Passage provided

Content starts

Teltschik, who was keeping the minutes of the meeting, later wrote that his "hands were flying to write down every word as precisely as possible." But he was rejoicing inside. If Gorbachev had demanded 100 billion deutschmarks for reunification, we would have paid it without question, Teltschik says today.
And why didn't Gorbachev make such demands? Was it because he was a moralist and dreamed of a better world, one in which the Germans are not forced to pay for what is rightfully theirs? Or was he being naïve, an accusation many in Russia continue to level at him today? Or perhaps he was simply not thinking clearly enough?
Gorbachev, as Genscher observed at the time, "is only interested in what is happening at the moment." And at that moment, there was turmoil throughout the Soviet Union, whose ethnic groups were striving for independence. "What can I do?" Gorbachev said at the time. "Azerbaijan and Lithuania, radical reformers on the one hand, social democrats on the other, and the blows are getting more and more painful, the economy is limping along, and the people are running out of energy."

The Birth of Two Plus Four

In the winter of 1990, at any rate, the Soviets lacked a strategy in the struggle over Germany. Genscher, for his part, took advantage of the resulting vacuum. The most important questions were still unanswered: Who should be allowed to take part in the final decisions over unity? Who is to decide on the borders of a unified Germany, on NATO membership, and on the question of whether and when the country will be a sovereign nation?
There were two options. One was to hold a peace conference involving all 53 nations that were involved in World War II when it ended in 1945, which meant including countries like Uruguay, Saudi Arabia and Lebanon. It would have been a nightmare for the Germans, because many participants could be expected to demand reparations, resulting in an extremely costly and lengthy process. Fortunately, the Allies did not welcome the idea, because their power would have been watered down by the size of such a group.
The second option was to hold a Four Powers conference with the Germans as junior partners. A similar summit had already taken place in 1955. But this option was also problematic. Genscher, noting that "every nation has its dignity," threatened that he, as German foreign minister, would "not attend such a conference."
Instead, Genscher turned the formula around. Instead of a conference involving four victorious powers and two defeated countries, he proposed a summit that would place Bonn and East Berlin on equal footing with the four victorious powers of World War II. "Time is of the essence," he said, "because the circle of those who wish to have a say in the matter is constantly growing."

Trouble from the Allies

As luck would have it, a major East-West conference was about to begin, and all 23 foreign ministers of NATO and the Warsaw Pact flew to the Canadian capital Ottawa to attend.
Genscher invited his Western counterparts to a breakfast at the German embassy, which was covered in a deep blanket of snow. They soon agreed to promptly begin negotiations as part of a group of six, with each participant being on equal footing.
Genscher and Baker took it upon themselves to convince Shevardnadze. The native Georgian was exhausted and "not terribly excited about the fact that we were applying pressure at that point; everything was moving too quickly for him," as Frank Elbe, Genscher's former chief of staff, recalls. Shevardnadze was constantly on the phone with Moscow, even in the presence of the Germans, which didn't do them any good, because no one in the German delegation spoke Russian. In the end, Shevardnadze agreed to the plan, probably because he assumed that the negotiations would drag on for years. He had no idea that Genscher was determined to bring about unification by the fall of 1990.

Content ends

Aim of the task
Reproduce the section of the passage about German reunification that begins with the words containing "There were two" and ends with "such a group.". The items after the passage about German reunification play no role here.

Data under study

Content starts

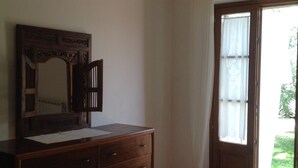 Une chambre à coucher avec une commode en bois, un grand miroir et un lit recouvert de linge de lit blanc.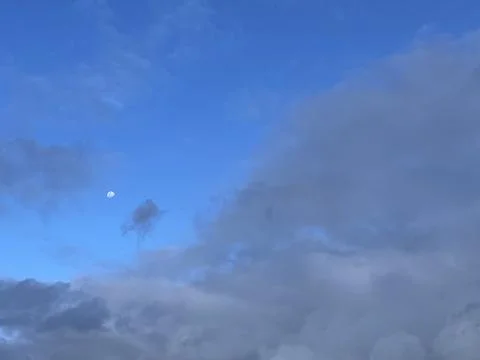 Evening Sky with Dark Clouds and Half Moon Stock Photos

Content ends
Content starts

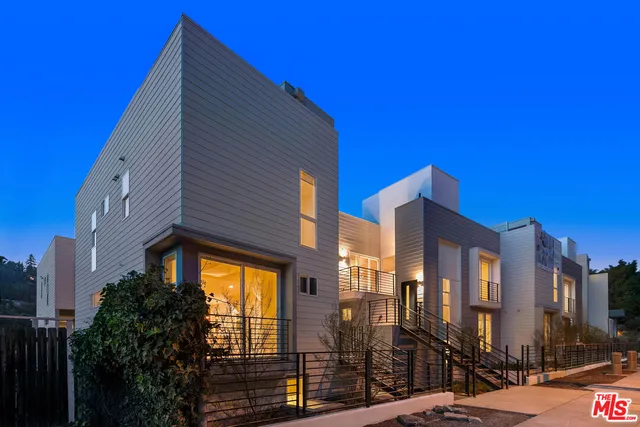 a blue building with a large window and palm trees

Content ends

Written solution
There were two options. One was to hold a peace conference involving all 53 nations that were involved in World War II when it ended in 1945, which meant including countries like Uruguay, Saudi Arabia and Lebanon. It would have been a nightmare for the Germans, because many participants could be expected to demand reparations, resulting in an extremely costly and lengthy process. Fortunately, the Allies did not welcome the idea, because their power would have been watered down by the size of such a group.